The substrate processing apparatus may include a reaction chamber, a stage, a showerhead, a first outer ring, and a second outer ring. The stage may be disposed within the reaction chamber to support a substrate. The showerhead may be disposed within the reaction chamber to provide a reaction gas to the substrate. The first outer ring may surround an edge of the upper surface of the stage. The first outer ring may have at least one alignment groove. The second outer ring may be arranged to surround the first outer ring. The second outer ring may include at least one alignment pin inserted into the alignment groove. Accordingly, the main purge passage between the first outer ring and the second outer ring has a uniform width, thereby improving the exhaust efficiency of the reaction gas.

Description

Substrate processing apparatus {APPARATUS FOR PROCESSING A SUBSTRATE}

The present invention relates to a substrate processing apparatus. More specifically, the present invention relates to a substrate processing apparatus that performs an atomic layer deposition process.
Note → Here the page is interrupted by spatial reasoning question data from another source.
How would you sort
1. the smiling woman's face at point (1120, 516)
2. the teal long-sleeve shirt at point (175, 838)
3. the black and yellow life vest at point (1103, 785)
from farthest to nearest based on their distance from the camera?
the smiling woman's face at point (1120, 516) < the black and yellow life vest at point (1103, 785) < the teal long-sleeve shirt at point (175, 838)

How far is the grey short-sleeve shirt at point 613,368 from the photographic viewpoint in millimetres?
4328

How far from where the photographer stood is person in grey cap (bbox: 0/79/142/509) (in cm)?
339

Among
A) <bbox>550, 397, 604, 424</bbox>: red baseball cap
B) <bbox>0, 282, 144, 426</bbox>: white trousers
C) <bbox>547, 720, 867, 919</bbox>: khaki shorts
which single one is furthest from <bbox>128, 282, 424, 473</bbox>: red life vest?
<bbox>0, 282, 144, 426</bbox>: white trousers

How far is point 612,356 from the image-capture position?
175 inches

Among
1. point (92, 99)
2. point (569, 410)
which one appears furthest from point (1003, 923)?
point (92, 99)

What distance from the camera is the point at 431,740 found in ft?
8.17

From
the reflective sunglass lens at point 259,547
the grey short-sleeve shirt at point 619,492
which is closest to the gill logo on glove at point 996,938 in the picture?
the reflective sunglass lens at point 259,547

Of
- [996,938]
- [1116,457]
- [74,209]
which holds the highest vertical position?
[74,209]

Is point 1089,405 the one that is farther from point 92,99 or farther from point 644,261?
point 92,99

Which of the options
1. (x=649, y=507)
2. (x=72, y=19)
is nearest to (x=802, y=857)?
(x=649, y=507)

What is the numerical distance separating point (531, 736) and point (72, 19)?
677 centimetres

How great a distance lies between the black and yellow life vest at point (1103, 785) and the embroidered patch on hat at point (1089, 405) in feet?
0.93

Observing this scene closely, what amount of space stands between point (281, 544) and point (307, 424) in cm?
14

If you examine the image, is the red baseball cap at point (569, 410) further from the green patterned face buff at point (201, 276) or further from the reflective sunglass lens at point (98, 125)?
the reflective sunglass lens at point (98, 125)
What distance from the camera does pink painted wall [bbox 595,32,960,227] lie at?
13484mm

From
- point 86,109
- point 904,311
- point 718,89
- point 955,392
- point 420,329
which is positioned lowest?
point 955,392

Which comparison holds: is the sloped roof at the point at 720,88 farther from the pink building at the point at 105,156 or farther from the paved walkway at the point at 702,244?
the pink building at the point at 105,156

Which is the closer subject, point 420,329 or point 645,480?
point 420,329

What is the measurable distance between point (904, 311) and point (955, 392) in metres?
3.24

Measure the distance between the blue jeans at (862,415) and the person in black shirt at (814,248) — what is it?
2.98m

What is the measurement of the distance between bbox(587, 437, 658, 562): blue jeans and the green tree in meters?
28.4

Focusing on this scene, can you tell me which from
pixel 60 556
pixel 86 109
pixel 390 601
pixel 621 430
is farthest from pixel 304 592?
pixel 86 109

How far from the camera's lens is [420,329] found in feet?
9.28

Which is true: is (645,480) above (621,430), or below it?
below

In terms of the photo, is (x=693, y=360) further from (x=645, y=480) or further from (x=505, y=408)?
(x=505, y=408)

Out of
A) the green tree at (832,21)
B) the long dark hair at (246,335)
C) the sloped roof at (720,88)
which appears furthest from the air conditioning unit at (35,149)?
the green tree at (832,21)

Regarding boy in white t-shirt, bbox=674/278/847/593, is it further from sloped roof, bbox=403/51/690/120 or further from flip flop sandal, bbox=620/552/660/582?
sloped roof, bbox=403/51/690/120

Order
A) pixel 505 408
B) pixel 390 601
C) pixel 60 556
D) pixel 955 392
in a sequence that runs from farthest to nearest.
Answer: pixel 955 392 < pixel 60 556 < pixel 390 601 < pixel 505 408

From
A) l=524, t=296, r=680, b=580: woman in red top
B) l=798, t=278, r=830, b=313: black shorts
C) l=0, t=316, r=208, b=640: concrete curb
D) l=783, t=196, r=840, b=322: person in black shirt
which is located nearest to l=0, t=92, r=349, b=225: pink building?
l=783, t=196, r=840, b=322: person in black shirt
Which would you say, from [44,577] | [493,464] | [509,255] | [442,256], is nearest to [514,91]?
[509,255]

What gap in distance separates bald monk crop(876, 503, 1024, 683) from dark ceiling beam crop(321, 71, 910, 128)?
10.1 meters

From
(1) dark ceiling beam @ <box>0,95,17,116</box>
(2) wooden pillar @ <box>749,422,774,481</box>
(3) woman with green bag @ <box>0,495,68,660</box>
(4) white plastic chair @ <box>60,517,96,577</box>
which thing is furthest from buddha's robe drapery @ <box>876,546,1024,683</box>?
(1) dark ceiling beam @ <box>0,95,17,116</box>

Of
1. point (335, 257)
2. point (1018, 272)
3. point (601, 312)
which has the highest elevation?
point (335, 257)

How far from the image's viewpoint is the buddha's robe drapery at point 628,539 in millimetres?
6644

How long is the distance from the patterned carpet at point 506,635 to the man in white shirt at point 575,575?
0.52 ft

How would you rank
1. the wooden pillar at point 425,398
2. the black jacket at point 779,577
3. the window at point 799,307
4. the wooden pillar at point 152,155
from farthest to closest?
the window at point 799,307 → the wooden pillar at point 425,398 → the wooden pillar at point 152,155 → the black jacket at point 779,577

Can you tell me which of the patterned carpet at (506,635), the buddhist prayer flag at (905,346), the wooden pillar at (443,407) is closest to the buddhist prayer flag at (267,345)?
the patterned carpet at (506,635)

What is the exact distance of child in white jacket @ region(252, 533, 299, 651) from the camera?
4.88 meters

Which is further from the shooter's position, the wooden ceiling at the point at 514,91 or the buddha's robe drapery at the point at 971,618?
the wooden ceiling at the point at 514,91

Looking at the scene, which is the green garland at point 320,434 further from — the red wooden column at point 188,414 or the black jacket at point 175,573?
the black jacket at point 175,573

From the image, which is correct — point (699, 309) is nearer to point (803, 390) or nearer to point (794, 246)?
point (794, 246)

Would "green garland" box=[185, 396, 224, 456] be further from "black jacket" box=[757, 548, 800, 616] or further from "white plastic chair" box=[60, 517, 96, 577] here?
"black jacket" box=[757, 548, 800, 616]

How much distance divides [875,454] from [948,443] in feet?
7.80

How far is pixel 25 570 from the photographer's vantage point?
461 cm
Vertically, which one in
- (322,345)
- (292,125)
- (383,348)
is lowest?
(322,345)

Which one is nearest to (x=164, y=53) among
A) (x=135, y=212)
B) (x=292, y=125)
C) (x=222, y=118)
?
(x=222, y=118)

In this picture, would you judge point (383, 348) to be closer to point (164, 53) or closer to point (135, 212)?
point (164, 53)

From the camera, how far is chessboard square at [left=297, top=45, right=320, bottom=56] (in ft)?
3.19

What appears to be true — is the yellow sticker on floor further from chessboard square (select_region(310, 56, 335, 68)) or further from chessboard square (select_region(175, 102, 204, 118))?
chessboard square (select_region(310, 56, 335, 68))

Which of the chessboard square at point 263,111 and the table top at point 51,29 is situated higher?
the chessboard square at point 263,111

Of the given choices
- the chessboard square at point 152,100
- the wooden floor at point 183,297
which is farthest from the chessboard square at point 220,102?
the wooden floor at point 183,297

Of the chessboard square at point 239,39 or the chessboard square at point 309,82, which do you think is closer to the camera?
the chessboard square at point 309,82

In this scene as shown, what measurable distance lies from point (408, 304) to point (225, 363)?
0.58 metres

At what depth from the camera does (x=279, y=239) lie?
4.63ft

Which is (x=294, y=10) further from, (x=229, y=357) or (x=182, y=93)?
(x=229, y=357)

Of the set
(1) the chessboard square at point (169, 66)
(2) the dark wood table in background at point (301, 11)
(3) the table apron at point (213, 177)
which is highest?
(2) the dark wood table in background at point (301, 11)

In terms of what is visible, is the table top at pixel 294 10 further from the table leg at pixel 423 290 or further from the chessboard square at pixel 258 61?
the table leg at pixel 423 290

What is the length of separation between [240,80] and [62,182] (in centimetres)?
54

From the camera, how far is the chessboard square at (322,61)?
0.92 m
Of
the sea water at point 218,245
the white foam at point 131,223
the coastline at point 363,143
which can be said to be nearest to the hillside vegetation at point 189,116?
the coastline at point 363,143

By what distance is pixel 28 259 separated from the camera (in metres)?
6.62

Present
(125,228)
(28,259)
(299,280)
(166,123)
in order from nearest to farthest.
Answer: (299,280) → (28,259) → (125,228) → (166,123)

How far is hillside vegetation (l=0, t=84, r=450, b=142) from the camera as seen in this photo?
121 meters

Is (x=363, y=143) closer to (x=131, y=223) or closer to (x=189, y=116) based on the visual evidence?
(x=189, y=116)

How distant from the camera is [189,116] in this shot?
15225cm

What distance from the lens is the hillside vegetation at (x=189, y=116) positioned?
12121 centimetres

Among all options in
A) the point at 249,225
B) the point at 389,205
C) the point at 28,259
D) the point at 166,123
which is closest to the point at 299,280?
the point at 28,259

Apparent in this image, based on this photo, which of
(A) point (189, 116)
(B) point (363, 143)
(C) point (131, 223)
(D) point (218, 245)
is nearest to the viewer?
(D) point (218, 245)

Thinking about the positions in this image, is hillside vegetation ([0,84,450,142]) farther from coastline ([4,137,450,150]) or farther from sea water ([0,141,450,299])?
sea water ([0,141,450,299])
Generally, an atomic layer deposition apparatus may include a reaction chamber, a stage, a showerhead, an outer ring, and a stand-alone outer ring. The stage may be placed within the reaction chamber to support the substrate. Additionally, a heater is built into the stage and can heat the substrate. A showerhead may be placed within the reaction chamber above the stage to provide reaction gas to the substrate.

A stand-alone outer ring may be placed at the edge of the upper surface of the stage. The outer ring may be arranged to surround a stand-alone outer ring. The outer ring and the independent outer ring may have an airflow control function to help exhaust the reactive gas sprayed from the showerhead. Additionally, the outer ring may also have a function of preventing film deposition on the lower surface of the stage along with the purge gas provided to the lower surface of the stage. Purge gas may flow through a purge passage between the outer ring and the stand-alone outer ring.

According to related technologies, the independent outer ring may not be fixed. Because of this, the gap between the independent outer ring and the outer ring, that is, the width of the purge passage, may not be uniform. Non-uniform purge passage widths may cause differences in the supply amount of purge gas, thereby impairing the exhaust efficiency of the reaction gas. In particular, since a sufficient amount of purge gas cannot flow through the narrow purge passage, some purge gas may penetrate into the central part of the stage through the gap between the independent outer ring and the stage. As a result, some particles in the purge gas may contaminate the substrate on the stage.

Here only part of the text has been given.